When your teen has an eating disorder, it can be a scary thing for a parent. After all, eating disorders can wreak havoc on an adolescent’s body, affecting their cardiovascular, endocrine, neurological, and gastrointestinal systems. It is a serious disease that can lead to death, and cases are on the rise, a disturbing trend.

Cynthia and Greg* first learned of their own daughter, Megan’s, eating disorder when she tearfully confessed it to them in the summer of 2021. She’d been restricting her food intake for some time, but Cynthia and Greg hadn’t understood the depth of Megan’s problem until then.

The news was devastating.

“At the beginning, we were both shocked, just stunned,” says Cynthia. “We had noticed Megan having some of the behaviors of an anorexic, but we’d always just assumed that was because she wasn’t ever a big eater.”

“We really didn’t know what to do,” says Greg. “We read somewhere online that you shouldn’t focus on how much your child eats, but rather that she eats at all. But we learned pretty quickly that there’s really a lot more to it than that.”

Helping a child heal from an eating disorder on your own can be a struggle. Parents don’t necessarily understand what’s happening with their teens—what causes them to restrict their eating or purge themselves of calories with exercise or vomiting. If they try to simply cajole their teens into eating, it’s likely that the problem will only get worse, because the child’s underlying issues haven’t been resolved.

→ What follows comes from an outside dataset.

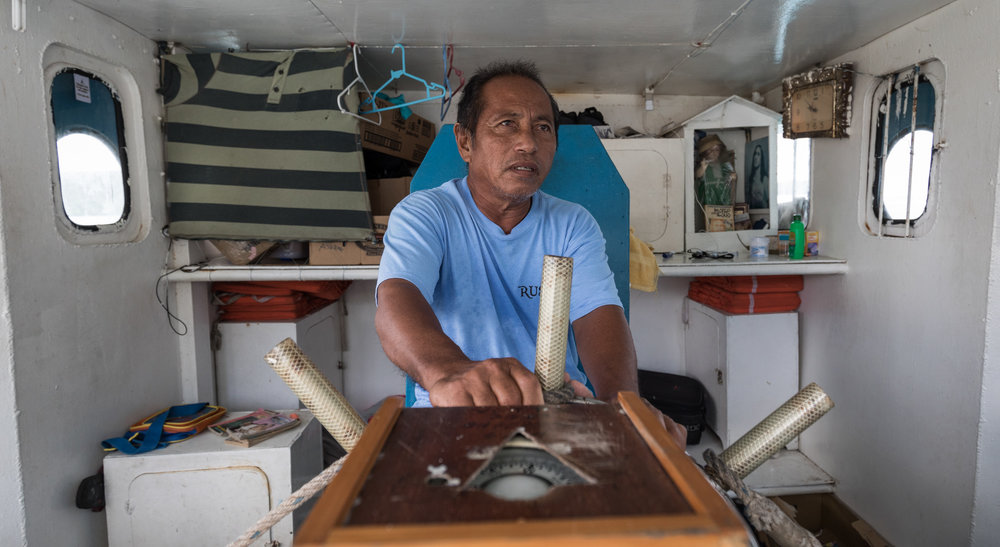 In June 2017, we found Captain Ruffino sitting under house arrest at his ship's wheel in Palau.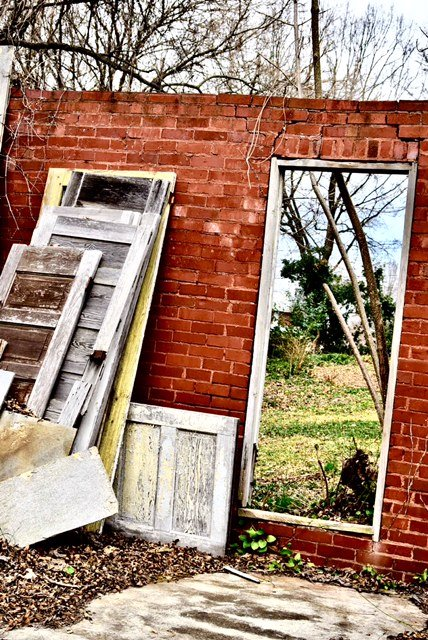 """A Door Left Wide Open. Downtown Wrecked House"" by William C. Crawford, photo"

Though scientists don’t understand exactly what causes eating disorders, progress is being made on that front—thanks, in part, to Dr. Walter Kaye, the founder and director of the Eating Disorders Center at the University of California San Diego, an AIM grant recipient and member of the organization’s Scientific Advisory Board.

Kaye leads a team of researchers and clinicians devoted to understanding the neurological bases of eating disorders and using knowledge of the brain to improve treatment. In this way, Kaye and his team hope to give parents like Cynthia and Greg useful information about their child’s disease and what to do about it.

“By basing our treatment on the working of the brain and how it processes information, we can focus on the real problems these children have and give them specific tools and skills to help them manage,” says Kaye.

The central role of the brain in eating disorders

Past theories about the causes of eating disorders assumed they develop because of overly controlling family environments or societal messages around thinness and beauty. While these factors can play a role, Kaye doesn’t think they matter as much as individual neurobiology.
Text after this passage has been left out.